Chi dovesse trovarsi dalle parti di Sacconago, nel comune di Busto Arsizio, faccia un giro nella zona industriale denominata “area industriale sud-ovest di Sacconago”.
Quella di Sacconago è una delle aree ad uso industriale più estese in Italia e forse in Europa, con i suoi 1 milione e 400mila mq. di superficie, originariamente tutto terreno di campagna e agricolo.
I primi insediamenti risalgono verso la fine degli anni ‘80, con un’area circoscritta del primo consorzio di capannoni in viale dell’Industria, e qualche fabbrichetta attorno. Tutto questo però non era fine a se stesso, ma rientrava in un ben più ampio progetto di insediamento industriale e logistico, che ha avuto la sua massima espansione negli anni successivi. Espansione che però non ha portato sicuramente tutti quei risultati positivi che gli ideatori e investitori avevano messo in conto.
È impressionante vedere ora decine di “scatoloni” di cemento precompresso che ospitavano varie tipologie produttive: materie plastiche, tessile, abbigliamento, carpenteria, ecc.., in stato di abbandono e non sono pochi i cartelli che pubblicizzano capannoni messi in affitto o in vendita.
Chi aveva ideato e spinto per il cambio d’uso dell’area, da agricola ad uso industriale, -Comune di Busto Arsizio, Provincia di Varese, Regione Lombardia e Industriali- aveva ipotizzato almeno tremila posti di lavoro, in realtà ce ne sono stati molto meno, e, oggi, fra le cessate attività, quelle delocalizzate e in cassa integrazione, non si arriva neanche a mille.
Gli “scatoloni”, mi hanno detto alcune persone in loco, sono diventati tante piccole cattedrali nel deserto anche per il fatto che non è facile riconvertirli per altre attività.
Gli stessi ideatori, pensando di incentivare lo sviluppo dell’area in questione, oltre a quello di dare un servizio ad un bacino più esteso, hanno realizzato, finito nel 2009, anche un enorme scalo merci (primo scalo merci sulla rete delle Ferrovie Nord) del valore di 10 milioni di euro (residuo dei fondi strutturali europei e della Regione Lombardia), ma da allora rimasto sempre inutilizzato. Inutilizzato perché non ci sono infrastrutture viabilistiche adeguate; c’è lo scalo ma non ci sono le strade adatte per essere raggiunto da automezzi pesanti e traffico industriale, e quindi si ipotizza altro consumo di suolo per fare altre strade e chissà quante altre cose ancora.

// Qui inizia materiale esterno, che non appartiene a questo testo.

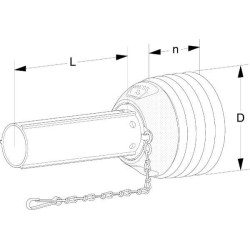 Walterscheid 1116376 Osłona wałka WOM połowa wewn. PG30, 1000mm D98 B-232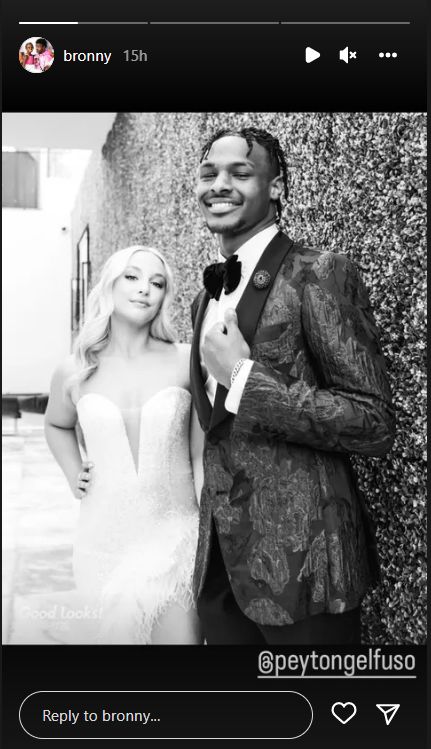 New Bronny James, Peyton Gelfuso Photos Spark Controversy 1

Insomma, a detta di molti, un cattivo esempio di progettualità industriale, irrispettosa della risorsa suolo e da non replicare.
Un motivo in più per non fare lo stesso errore a Legnano. il PGT prevede che ad Ovest della città 280mila mq. di suolo naturale vengano destinati ad area industriale, e guarda caso le cosi dette infrastrutture viabilistiche sono ancora tutte da realizzare.
È un’idea superata che viene portata avanti dai signori della vecchia politica, quelli che pensano alla speculazione del suolo e che per questa ragione non vogliono lasciare spazio a uno sviluppo economico alternativo e rispettoso del territorio, quello che potrebbe essere invece la realizzazione di un parco agricolo cittadino.